Je ris malgré moi, le son brisant la lourdeur du moment. Même les lèvres de Lily se contractent en un sourire, bien que ses joues rougissent à nouveau.« On discutait, c’est tout », dit-elle, son ton plus affirmé maintenant, bien que je remarque ses doigts se resserrer légèrement autour de la tasse de café.

« Discuter », répète Grace en étirant le mot comme si c’était la chose la plus suspecte au monde. Elle se tourne vers moi, ses yeux sombres pétillant d’une malice évidente. « Alors, Ryan, de quoi parlions-nous exactement ? »

« De l’écriture de Lily », dis-je, décidé à suivre le courant. « Plus précisément, à quel point elle est brillante. »

Grace laisse échapper un sifflement discret et secoue la tête. « Eh bien. Direct au but, hein ? Audacieux comme approche. J’aime ça. »

« Grace », grogne Lily, mais Grace l’ignore d’un geste désinvolte de la main.

« Oh, détends-toi, je ne vais pas te mettre trop mal à l’aise. Enfin, pas trop. » Elle s’appuie en arrière, son regard passant de l’un à l’autre, comme si elle tentait de résoudre un puzzle. « Alors, Ryan, c’est quoi l’histoire ici ? Juste un fan très enthousiaste, ou il y a autre chose ? »

« Grace », souffle Lily, sa voix devenant plus agacée. Mais je souris, rassurant.

« Aucune intention particulière », dis-je, soutenant le regard de Grace. « J’apprécie simplement une belle plume. Et peut-être que je suis un peu curieux de la personne qui se cache derrière. »

Les sourcils de Grace se haussent et elle laisse échapper un rire bas. « Bien, d’accord. Mais pour que tu le saches, elle n’est pas vraiment un livre ouvert. »

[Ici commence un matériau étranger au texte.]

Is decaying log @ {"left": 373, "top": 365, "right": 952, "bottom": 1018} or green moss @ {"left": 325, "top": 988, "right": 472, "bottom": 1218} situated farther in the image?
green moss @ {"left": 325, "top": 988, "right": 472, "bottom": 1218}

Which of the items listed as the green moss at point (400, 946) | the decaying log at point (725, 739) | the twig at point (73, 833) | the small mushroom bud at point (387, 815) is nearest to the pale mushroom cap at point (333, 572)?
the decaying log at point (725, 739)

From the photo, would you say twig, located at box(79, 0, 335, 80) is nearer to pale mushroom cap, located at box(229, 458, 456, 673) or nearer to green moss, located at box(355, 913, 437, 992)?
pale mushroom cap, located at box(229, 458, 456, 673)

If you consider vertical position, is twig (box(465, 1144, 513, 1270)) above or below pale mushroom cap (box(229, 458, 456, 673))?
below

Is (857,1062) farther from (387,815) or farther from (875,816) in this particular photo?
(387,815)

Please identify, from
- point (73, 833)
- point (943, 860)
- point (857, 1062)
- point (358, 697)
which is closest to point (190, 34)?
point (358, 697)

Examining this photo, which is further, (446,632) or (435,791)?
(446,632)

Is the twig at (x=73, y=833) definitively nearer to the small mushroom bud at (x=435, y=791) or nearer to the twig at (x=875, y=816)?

« Je m’en étais aperçu », dis-je, jetant un coup d’œil à Lily, qui fixe maintenant son café comme s’il contenait les secrets de l’univers.

« Bon, ça suffit », dit Lily brusquement, se levant et repoussant une mèche de cheveux derrière son oreille. « Grace, tu n’as pas autre chose à faire ? »

« Pas vraiment », dit Grace joyeusement, bien qu’elle se lève tout de même. « Très bien, je vous laisse à votre discussion littéraire très intense. Mais ne faites rien que je ne ferais pas. »

Lily lève les yeux au ciel alors que Grace s’éloigne, son rire flottant derrière elle. Le silence qu’elle laisse derrière semble plus lourd pendant un instant, comme si elle avait emporté tout l’oxygène avec elle.

« Désolée pour ça », murmure Lily, repoussant à nouveau ses cheveux. « Grace a un don pour… s’imposer. »

« Pas besoin de t’excuser », dis-je. « Elle est incroyable. Et visiblement très protectrice envers toi. »

Les lèvres de Lily tressaillent à nouveau, légèrement. « Oui. Elle l’est. »

J’hésite, me demandant si je suis allé trop loin ou si j’en ai trop dit. Mais ensuite, elle me regarde, son expression plus douce maintenant, presque ouverte. « Merci. Pour ce que tu as dit sur mon histoire. Ça… ça compte beaucoup. »

« Quand tu veux », dis-je sincèrement. Et alors qu’elle s’éloigne, sa sacoche balançant doucement à son côté, je ne peux m’empêcher de penser que ceci—quoi que ce soit—n’est que le début.